Linux Tuned Daemon の脆弱性 CVE-2024-52336/52337 が FIX:特権昇格/ログ操作の可能性

CVE-2024-52336 & CVE-2024-52337: Vulnerabilities in Linux Tuned Daemon

2024/12/01 SecurityOnline — Linux Tuned Daemon に2つの脆弱性 CVE-2024-52336/CVE-2024-52337 が存在することが、SUSE Security Team により発見された。このツールは、ランタイム・ハードウェアとカーネル最適化に不可欠なものであるため、これらの脆弱性を悪用する攻撃者は、特権昇格やログ操作などを可能にするとされる。

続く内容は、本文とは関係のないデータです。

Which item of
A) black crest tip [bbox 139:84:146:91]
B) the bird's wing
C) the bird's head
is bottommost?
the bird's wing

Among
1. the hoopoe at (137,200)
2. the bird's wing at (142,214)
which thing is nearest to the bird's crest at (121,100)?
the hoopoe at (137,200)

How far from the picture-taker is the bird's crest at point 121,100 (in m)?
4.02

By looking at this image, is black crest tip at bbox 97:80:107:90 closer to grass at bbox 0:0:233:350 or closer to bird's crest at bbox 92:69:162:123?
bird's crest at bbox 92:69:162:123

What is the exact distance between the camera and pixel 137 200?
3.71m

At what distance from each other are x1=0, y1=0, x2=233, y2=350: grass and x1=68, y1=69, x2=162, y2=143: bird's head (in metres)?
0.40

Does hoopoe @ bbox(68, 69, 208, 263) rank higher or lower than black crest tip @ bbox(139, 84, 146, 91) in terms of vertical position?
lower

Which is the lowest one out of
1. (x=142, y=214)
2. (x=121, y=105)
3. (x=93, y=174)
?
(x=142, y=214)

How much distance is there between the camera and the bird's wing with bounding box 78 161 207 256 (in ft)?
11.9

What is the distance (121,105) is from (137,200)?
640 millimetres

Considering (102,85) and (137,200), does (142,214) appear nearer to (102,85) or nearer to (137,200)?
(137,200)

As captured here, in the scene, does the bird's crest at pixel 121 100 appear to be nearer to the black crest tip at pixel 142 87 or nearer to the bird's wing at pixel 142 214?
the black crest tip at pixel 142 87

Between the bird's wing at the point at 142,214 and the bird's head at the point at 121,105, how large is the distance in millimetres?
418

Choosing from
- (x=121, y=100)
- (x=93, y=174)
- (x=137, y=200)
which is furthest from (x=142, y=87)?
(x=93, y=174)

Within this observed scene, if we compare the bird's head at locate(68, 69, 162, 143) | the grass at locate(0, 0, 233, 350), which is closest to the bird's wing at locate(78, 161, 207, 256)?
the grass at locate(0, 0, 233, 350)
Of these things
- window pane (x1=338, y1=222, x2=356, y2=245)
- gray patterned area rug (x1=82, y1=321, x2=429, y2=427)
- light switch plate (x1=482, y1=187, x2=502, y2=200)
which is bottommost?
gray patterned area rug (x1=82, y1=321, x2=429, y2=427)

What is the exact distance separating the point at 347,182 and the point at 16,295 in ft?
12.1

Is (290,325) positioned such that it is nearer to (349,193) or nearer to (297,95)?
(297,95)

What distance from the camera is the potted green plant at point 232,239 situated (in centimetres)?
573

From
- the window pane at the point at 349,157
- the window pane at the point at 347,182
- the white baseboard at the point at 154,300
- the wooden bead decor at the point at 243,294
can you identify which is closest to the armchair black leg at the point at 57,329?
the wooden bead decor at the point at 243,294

Tuned とは、特権デーモンのことである。それにより、ハードウェアとカーネルの設定が動的に調整され、システムのパフォーマンスが最適化されていく。Tuned は、包括的な D-Bus インターフェイスを介して動作し、Polkit 認証により保護されている。SUSE Security Team によると、「Tuned では、D-Bus インターフェイスへの追加が頻繁に行われており、2019年以降において、すでに 10回目のレビューを実施している」という。彼らは、instance_create() D-Bus メソッド内に存在する、2つの重大な脆弱性を発見した。

CVE-2024-52336 (CVSS 7.8):任意のスクリプト実行によるローカルの悪用

この脆弱性により、ローカルの非特権ユーザーは、instance_create() メソッドの script_pre および script_post パラメータの悪用を可能にする。これらのパラメータは、ユーザーが制御する絶対ファイルパスを受け入れ、ルート権限で実行されるため、ローカルからの悪用の可能性が生じる。

SUSE は、「特権のないユーザーが管理するスクリプトが、ここに渡される可能性がある。それにより、ローカルからの悪用が可能になる」と説明している。つまり、ローカルでログインした攻撃者は、次のコマンドを発行することで、この脆弱性を悪用できる。

$ gdbus call -y -d com.redhat.tuned -o /Tuned \
        -m com.redhat.tuned.control.instance_create cpu myinstance \
        '{"script_pre": "/path/to/myscript.sh", "devices": "*"}'

CVE-2024-52337 (CVSS 5.5):インスタンス名の未処理によるログのなりすまし

この脆弱性は、instance_create() メソッドの instance_name パラメータの不十分なサニタイズ処理に関係している。それを悪用する攻撃者は、ログや tuned-adm get_instances などのユーティリティに対して、制御シーケンスや改行文字を含む任意のデータを注入できる。

SUSE によると、「名前に改行文字を挿入することで、独立して正当に見えるエントリを、tuned ログに追加する」という。

EVIL=`echo -e "this is\nevil\033[?1047h"`
gdbus call -y -d com.redhat.tuned -o /Tuned -m com.redhat.tuned.control.instance_create cpu "$EVIL" '{"devices": "*"}'
Proof-of-Concept

この PoC により、管理者は欺かれ、ターミナル・エミュレータの不正操作が可能になる。その結果として、システムの整合性にリスクがもたらされる。

これらの脆弱性は、Tuned のバージョン v2.24.1 で対処されている。

  • CVE-2024-52336 対策:スクリプトの読み込みを、信頼された場所からだけに限定し、instance_create の Polkit ポリシーを強化する。
  • CVE-2024-52337 対策:許可されていない文字を取り込んだ、ユーザーから提供される文字列を拒否するための、検証を導入する。

この修正はコミット 90c24eea に統合され、D-Bus メソッドのセキュリティが強化された。